Sweatin’ to the Presentations!

Just as I promised, my take on the humidity hell that was ALA:

Presentations: I tried to go to as many as possible, but since they were spread out over several hotels plus the fact it was so freakin’ hot, I wound up limiting my choices to ones presented in the Convention Center (which, by the way, had tons of empty conference rooms throughout the entire conference). Woe betide those who had to travel from one hotel to another; it took me an hour to go from the Embassy Suites to the Sheraton, spending most of the time wiping the sweat off my perpetually-fogged glasses. I’m amazed no one pulled a Martin Lawrence (at least that I know of).

That being said, I did enjoy many of the ALA Diversity presentations, particularly No Crystal Stair, Only Glass Ceilings.
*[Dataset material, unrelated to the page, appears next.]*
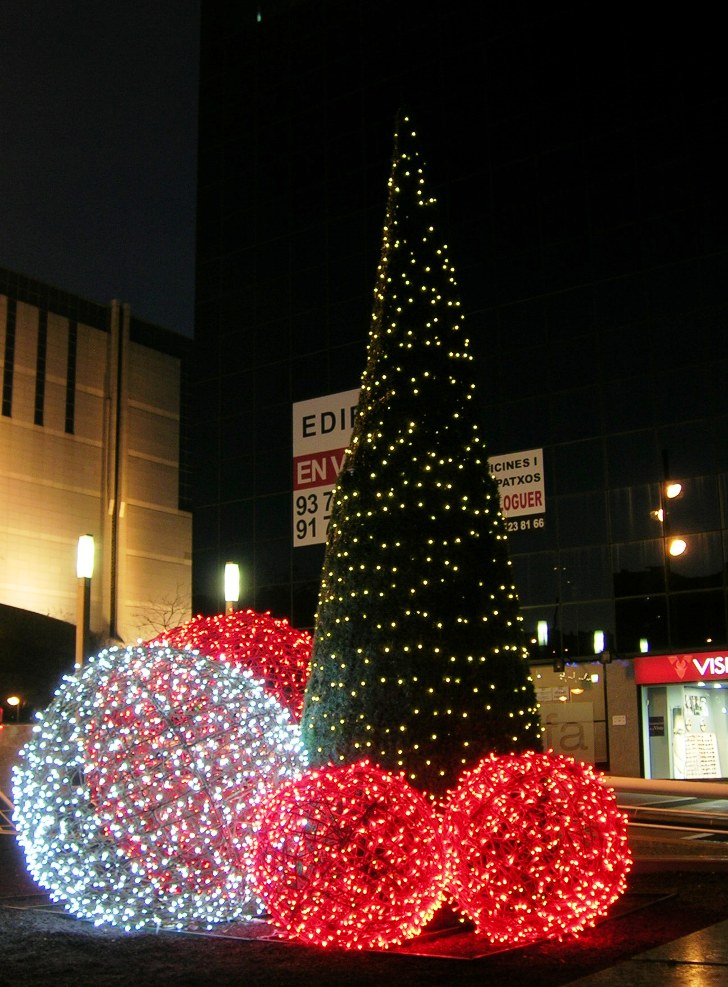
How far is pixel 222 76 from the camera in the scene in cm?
3300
The problem is, after ten-plus years in the profession, it’s sad to see that we still have the need to hold sessions on the same diversity issues time and time again.

The Future of Libraries: Disappearing Libraries and Invisible Librarians: it’s always a kick to listen to Clifford Lynch and Howard Besser (both fellow alums). I played spot-library-royalty while my legs fell asleep from sitting on the floor.
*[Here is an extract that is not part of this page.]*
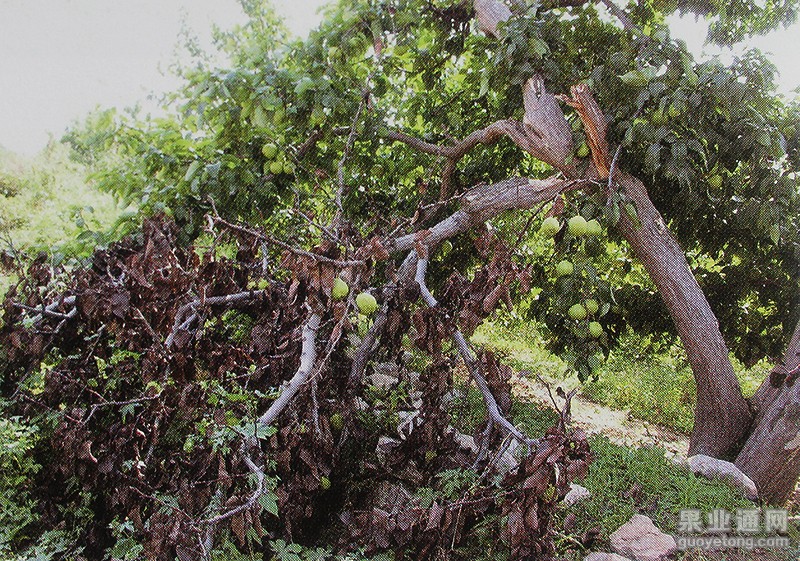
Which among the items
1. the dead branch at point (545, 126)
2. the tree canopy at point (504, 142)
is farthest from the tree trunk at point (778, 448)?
the dead branch at point (545, 126)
If We Could Start Over, What Would Reference Look Like?: another kick, this time a freewheeling one. No structure, just off-the-top-of-the-head theorizing on revamping the reference service model. The one comment I was dying to make during the session (I had to leave early): whenever there’s discussion re outreach to a minority immigrant population, the talk is often about working with what can be loosely termed “official leaders” of a group (head of non-profits, recognized business leaders, etc). Growing up in a bicultural household, it was my experience that many people often consult unofficial leaders in a community, such as someone who owns/works in a store catering to the community, or organizes social events. My mother and her friends met weekly at the NCO club Sunday bingo games; it was there she learned how to navigate the intricacies of the western world. So why not provide reference outreach/triage at places like Latino grocery stores or WalMart? Just my two-cents.

Best Presentation Title: Living Legends: You’re So Famous I Thought You Were Dead. Funny–that’s what I keep thinking about Glen Ford and Eddie Albert.